Source extract:
———

In Reel Life: Maguire convinces Tidwell to stay on as his client. Tidwell responds, in part, by saying, "Show me the money."
In Real Life: Crowe said he got that line from former Arizona Cardinals safety Tim McDonald, who he had been following around while researching the movie. "He was actually at an owners' meeting to be paraded through the lobby to get his price up, because he was a free agent," Crowe told the Toronto Sun in 1996. "He said, 'I've got a wife and I've got kids and I've been beaten up for five years here in Phoenix and now I'm a free agent. Show me the money."

Says Gooding in his DVD commentary, "That line has haunted me ever since. I can be at a funeral, in the back you'll hear some (jerk) go, 'Show me the money.' "


In Reel Life: Tidwell is approached by a kid at an airport, who asks, "Are you Hootie?"
In Real Life: The reference is to the front man of "Hootie and the Blowfish." Gooding, in his DVD commentary, says this happened to him in real life shortly after the scene was shot -- a fan approached him in an airport, mistaking him for Hootie's lead singer, Darius Rucker. In the Spanish-language version, the line, "Are you Hootie?" is changed to "Are you Ice-T?" Crowe explains on the DVD that Hootie wasn't popular enough in Spain for the reference to register.


In Reel Life: Jerry's girlfriend, Avery Bishop (Kelly Preston) tries to inspire him after he's fired. She says, with great emphasis, "You are Jerry-Ma-f---ing-guire."
Kelly Preston
Kelly "bleeping" Preston played Cruise's power-hungry girlfriend in "Jerry Maguire."
In Real Life: The insertion of the adaptable expletive into the middle of a name, as a form of promotion, goes back at least to the 1940s. As Jim Bouton recounts in "Ball Four," when Ted Williams took batting practice, he would yell out, "My name is Ted f---ing Williams and I'm the greatest hitter in baseball."


In Reel Life: Jerry, in his car, tries singing the lyrics to "Bitch," by the Rolling Stones, but he quickly has trouble with the lyrics and switches the station.
In Real Life: It's a great tune, but it can be tough to sing along with if you have trouble decoding the lyrics. If you're tempted, here are the first two verses. You can find the rest on the web:

    I'm feeling so tired, can't understand it
    Just had a fortnight's sleep
    I'm feeling so tired, Ow!, so distracted
    Ain't touched a thing all week

    I'm feeling drunk, juiced up and sloppy
    Ain't touched a drink all night
    Feeling hungry, can't see the reason
    Just had a horse meat pie


In Reel Life: Tidwell says to Jerry, "F--- Reebok. All they do is ignore me."
In Real Life: In the original script, the line was "F--- Nike," but Reebok agreed to pony up big bucks for the major product placement and promotion the film promised to provide -- despite the "F--- Reebok" line. The centerpiece of the deal: At the end of the film, Tidwell would finally land a deal with Reebok, and do a commercial that would be shown while the credits rolled. Tidwell's Reebok commercial ended up on the cutting room floor, though, and Reebok sued TriStar pictures for $10 million, claiming breach of contract. The suit was eventually settled out of court. The Reebok spot, which cost $1.5 million to produce, is smart and funny. You can see it in included in the "Special Edition" DVD package. It's entitled "My First Commercial, by Rod Tidwell" and concludes with a message from Reebok: "We didn't notice you for four seasons. We're sorry."

———

Stored data:
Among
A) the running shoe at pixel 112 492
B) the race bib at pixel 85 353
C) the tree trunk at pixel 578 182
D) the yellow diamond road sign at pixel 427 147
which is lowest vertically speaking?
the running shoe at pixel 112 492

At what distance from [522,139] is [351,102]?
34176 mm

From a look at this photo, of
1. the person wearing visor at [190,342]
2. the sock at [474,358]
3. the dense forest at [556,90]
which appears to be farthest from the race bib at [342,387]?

———

Tasks to carry out:
- a) Answer each question using the Jerry Maguire trivia text.
(i) According to Crowe, whom did he get the line "Show me the money" from?
(ii) In the Spanish-language version, what line replaces "Are you Hootie?"
(iii) For how much did Reebok sue TriStar Pictures?
- b) Quote the Jerry Maguire trivia text from "In Reel Life: Jerry, in" up to and including "switches the station.".

Exercise answers:
- a)
(i) Former Arizona Cardinals safety Tim McDonald.
(ii) "Are you Ice-T?"
(iii) $10 million.

- b)
In Reel Life: Jerry, in his car, tries singing the lyrics to "Bitch," by the Rolling Stones, but he quickly has trouble with the lyrics and switches the station.